EPI

How To Set Up A Video Wall


How to set up a video wall

By Tom Hrabak, DSCE, DSDE,

Sr. Technical Sales Mgr., Philips Signage Solutions, North America, operated by Envision Peripherals Inc.

As a first timer, there are a few basic things to know when setting up a video wall for your business. Most often it’s the installer who provides the details you’ll need to efficiently be up and running. However, there’s one particular area that remains fuzzy and unknown and can be problematic for you.

Here’s the issue: In some cases, an extension is required to be placed between the engine and displays of their new video walls (as shown in Fig. 1). It’s important to know that a PC has the capability of sending both a PC signal or a video signal, while a media player can only send a video signal. In a multiscreen array or video wall, half the displays may show they are receiving a video signal; the other half may show they are receiving a PC signal. That’s when you start having problems.

Here’s the situation: An embedded software protocol in each display or screen, called EDID, for Extended Display Identification Data, allows the video wall displays and PC engine or player to correctly talk to each other. Each display needs to know precisely whether or not it’s receiving a PC or video signal so it can properly react to it and display the right format. When a signal is sent to one single display, that display may accurately identify the correct signal format. But once that signal is sent to multiple displays or is daisy-chained to the rest of the video wall, it may be converted to a wrong signal or not sent altogether.

Also, a wrong signal can be sent if the player has multiple display outputs and each output is not able to clearly define what signal type or format needs to be sent to each display.

The problem is that, when the EDID information isn’t accurately received at the graphics card that’s in the PC for all the displays or screens, the graphics card software is befuddled and doesn’t quite know the type of signal to send. The graphics card’s EDID may think it’s connected to a peripheral device such as an extender (HDMI, etc.) or switch instead of multiple monitors for a video wall or any other type of multiscreen array — and as a result, it could send out a video signal instead of a PC signal to one or more displays.

What does this mean on the big screen?

If the communication between player and video wall isn’t being correctly performed, those problems manifest themselves in two main ways. Since monitors may react differently to a PC signal versus a video signal, color differences among the displays in a video wall can occasionally be among the foremost differences. Plus, there can also be a synchronization issue because of differences in the two signals due to the way they are conveyed to each display.

If the sync signal is conveyed differently, then the display receives it differently. Consequently, there’s a chance that the image arriving on a signage display could be misaligned from one display to another, depending on whether the graphics card recognizes a monitor as a monitor or as a peripheral device, thereby resulting in a display receiving a video signal instead of a PC signal or vice versa.
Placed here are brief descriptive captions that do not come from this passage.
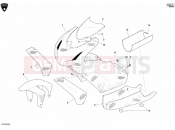 DUCATI Superbike 999 RS FAIRING » PLASTICS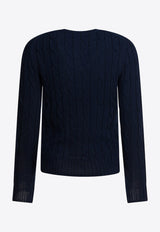 Polo Ralph Lauren Cable-Knit Logo Sweater Blue 211971869008HUNTER NAVY_6ba51930-cd1a-4912-a6ee-faf3ac6e7275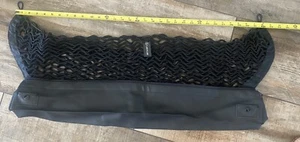 Lexus Cargo Net Pouch Storage Black Mesh Zippered Storage Case 31" Wide EUC - Picture 1 of 5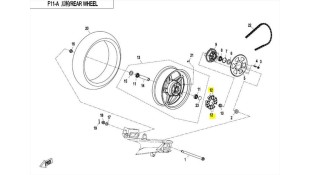 ΣΥΝΕΜΠΛΟΚ ΤΡΟΧΟΥ CFMOTO 400/650/700 NK/GT/MT/CLX ΑΝΤΑΛΛΑΚΤΙΚΑ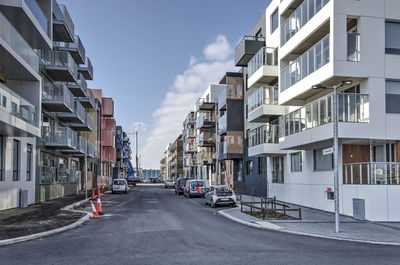 Reykjavik street in new neighbourhood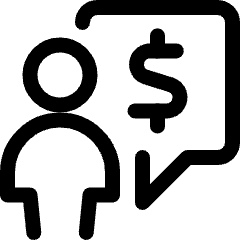 Cash User Message Icon from Ultimate Regular Set
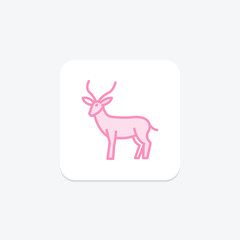 Gazelle, vector, pixel perfect, illustrator file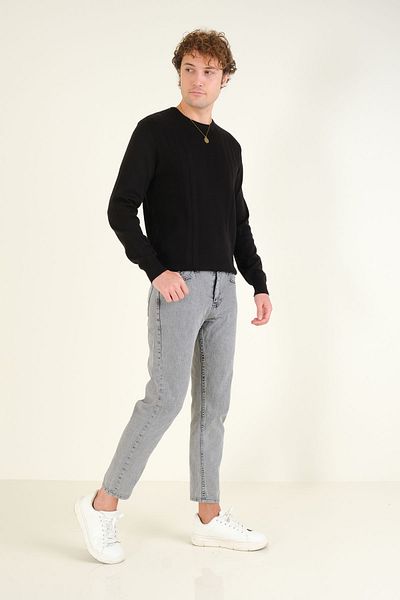 Giyim Dünyası Γκρι ανδρικό Boyfriend Jeans
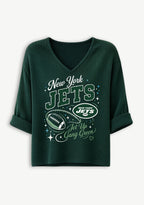 Women New York Jets Football Long Sleeve Game Day Shirt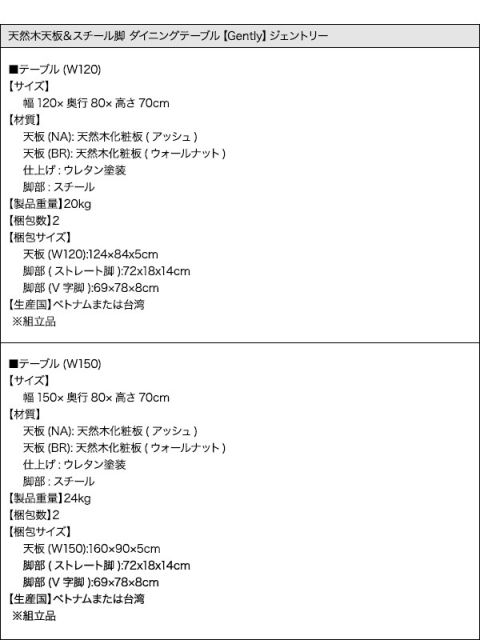 スーパSALE10倍＆4時間限定10％OFF 天然木天板 スチール脚 モダンデザインテーブル  ナチュラル V字脚 W120 組立設置付
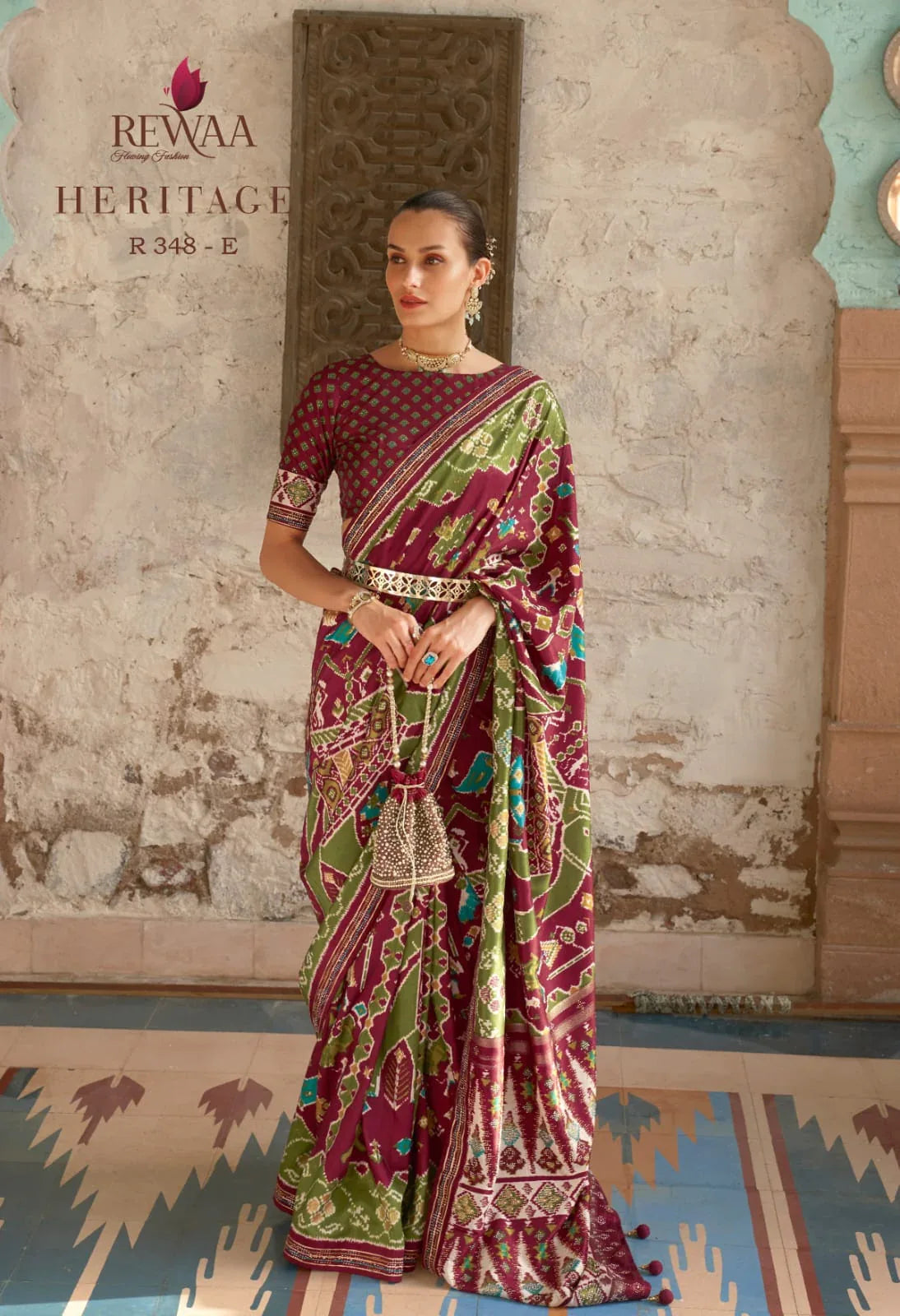 Rewaa Heritage Pure Designer Silk Patola Saree Anant Tex Exports Private Limited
A misalignment of a video signal between monitors has a potential to result in two major issues: content and/or color. For content, being misaligned from one display to the next normally presents itself in the form of a letter in a word, a person’s arm or an object, as examples, not being lined up from one monitor to the next.

The shifting that could occur in content could be a fraction of an inch or more, resulting in a complete misalignment between two or more displays. This difference can be quite noticeable to the customer looking at the content. For color misalignment, the end result could be a color shift between displays where a specific color — a shade of green as an example — may not be the same shade on the next monitor. Performing a color calibration could help in most cases; however, it is also possible that the difference in color space between a video signal and PC signal could be enough to prevent a color calibration from being effective.
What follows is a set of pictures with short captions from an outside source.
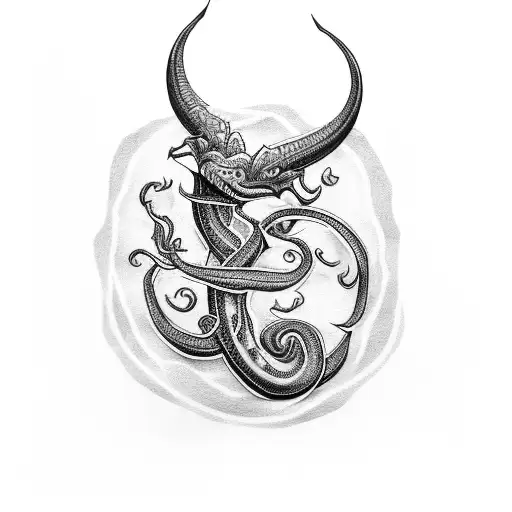 Jörmungandr tattoo design idea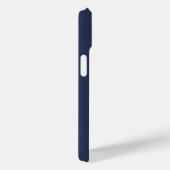 Klassisches Sternmotiv Navy Blau iPhone 15 Hülle (Rückseite / Rechts)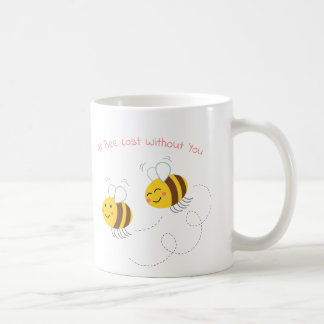 Caneca De Café Belo e Humoroso Campeonato Ilustrado de Abelhas
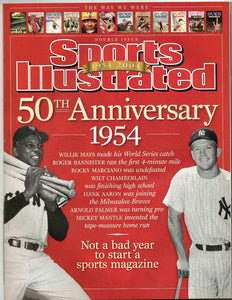 2004 Sports Illustrated Magazine 50th Anniversary Issue Mickey Mantle W Mays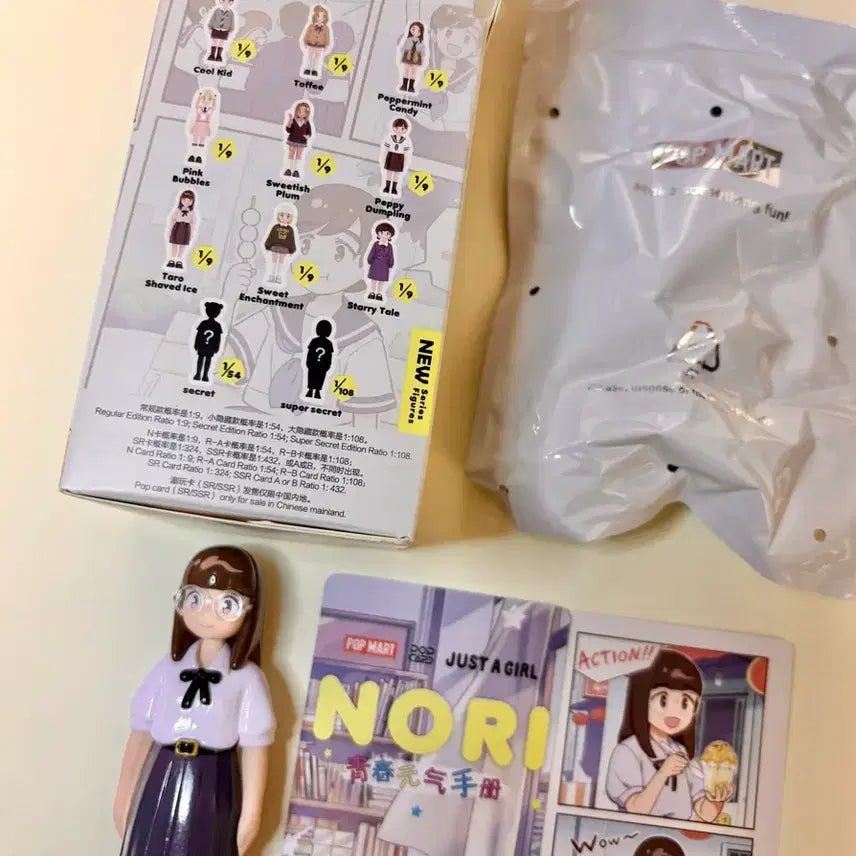팝마트 저스트어걸 노리 피규어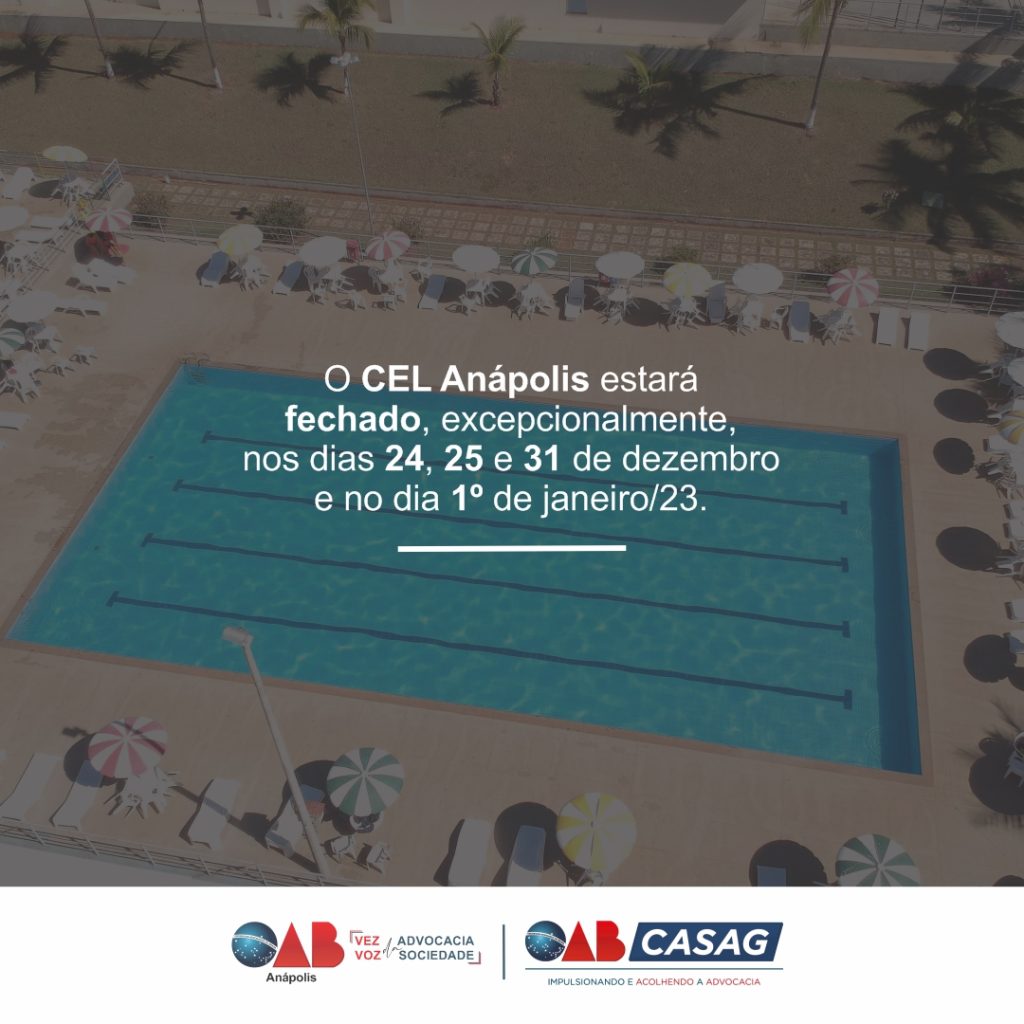 Funcionamento do CEL Anápolis durante o final de ano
The bits and bytes behind the issue

This issue may present itself when a video signal extender, such as an HDMI extender, is placed between the engine and the monitor or video wall. For example, the project owner has a PC with a built-in four-port HDMI output graphics card. Signals coming out via HDMI are then converted to RJ45 so they can extend to 150 feet. In effect, an extender line is put on each of the four HDMI lines to get to the monitor. At the monitor or display end, there’s an RJ45 receiver that converts the signal back to HDMI and then connects to the monitor (as shown in Fig. 1).
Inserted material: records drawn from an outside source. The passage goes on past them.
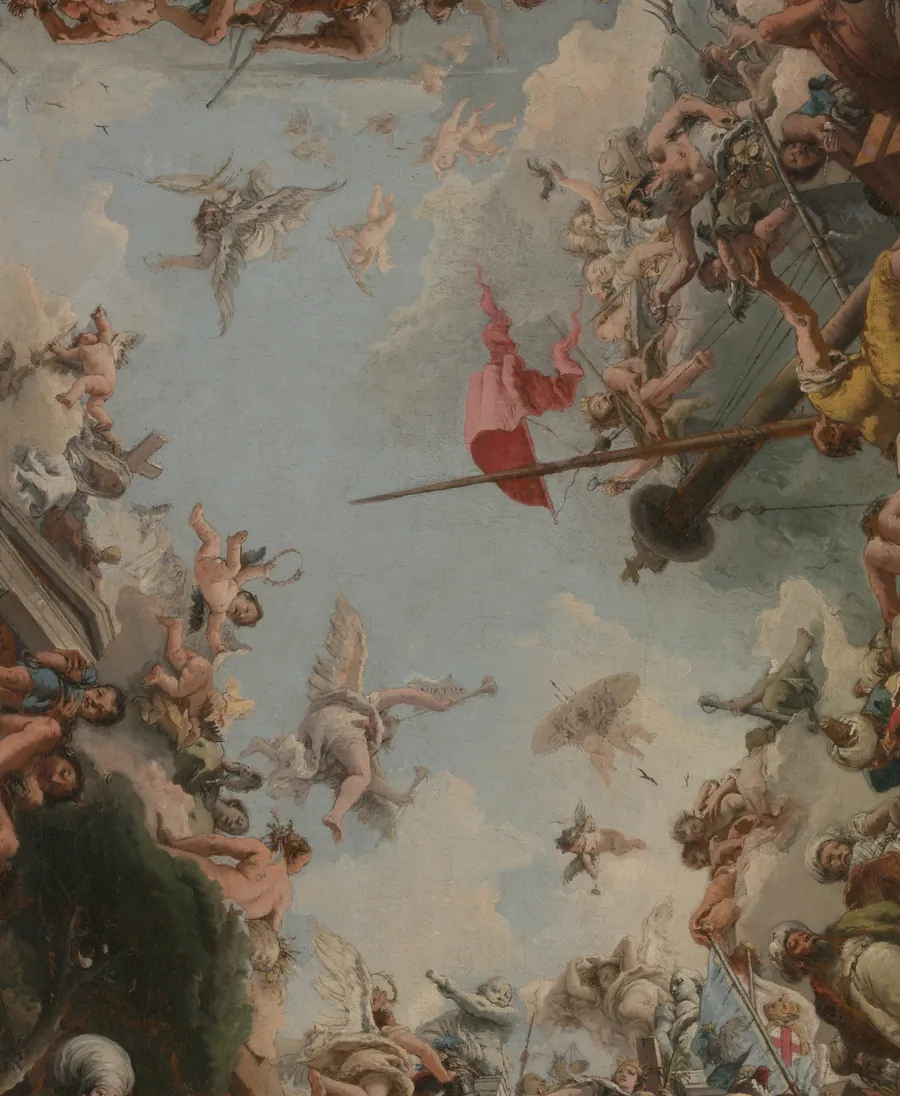 A Glorificação da Família Giustiniani, Giovanni Domenico Tiepolo
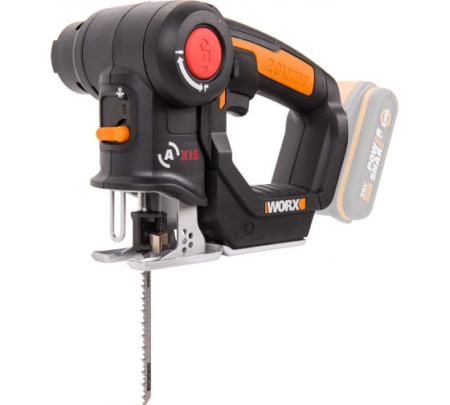 Лобзик аккумуляторный-сабельная пила WORX Axis WX550.9 20V без акк и з/у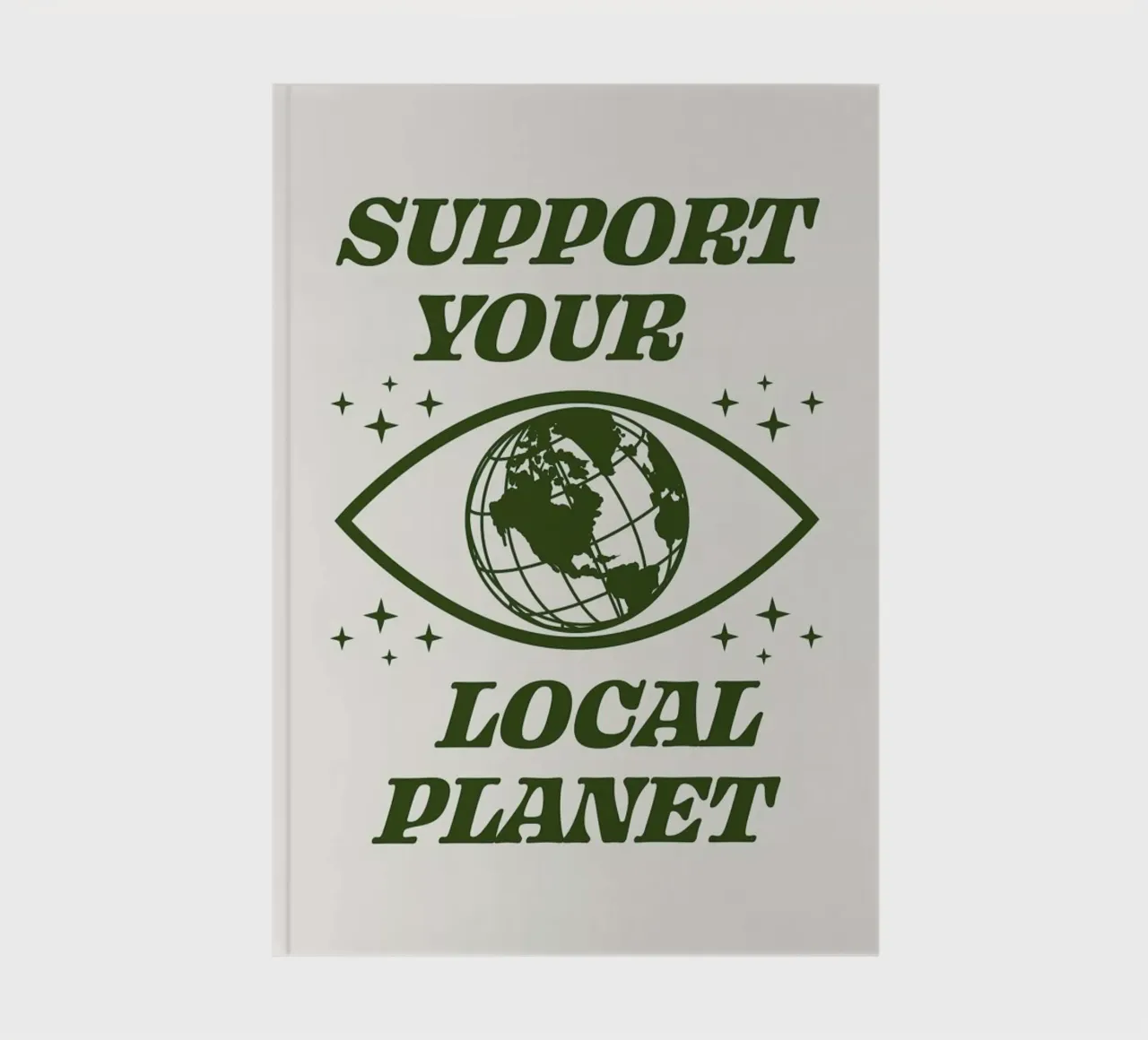 Support Your Local Planet carnet de notes de cafelab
At this point, if the EDID protocol information is not necessarily received at the graphics card for all displays on the video wall, the graphics card may be confused. In its circuitry, it may not think it’s correctly connected to a display, and as a result, it tries to send out a video signal instead of a PC signal or vice versa.

The key is to ensure that all monitors receive the same video signal format, all PC signal or all video signal. One way to ensure that this happens for any multiscreen array is to ensure that the video signal extender allows for full EDID pass-through from the monitor and does not override the monitor’s EDID information in favor for the extender EDID info.

Again, this can be seen when the graphics card sees an HDMI extender or switch or generic display instead of the specific monitor model connected to it. Second, the PC or media player should also be checked to ensure it is set to send the same resolution to all monitors connected to it.  As an example: 1920-by-1080 (PC) versus 1080i (video).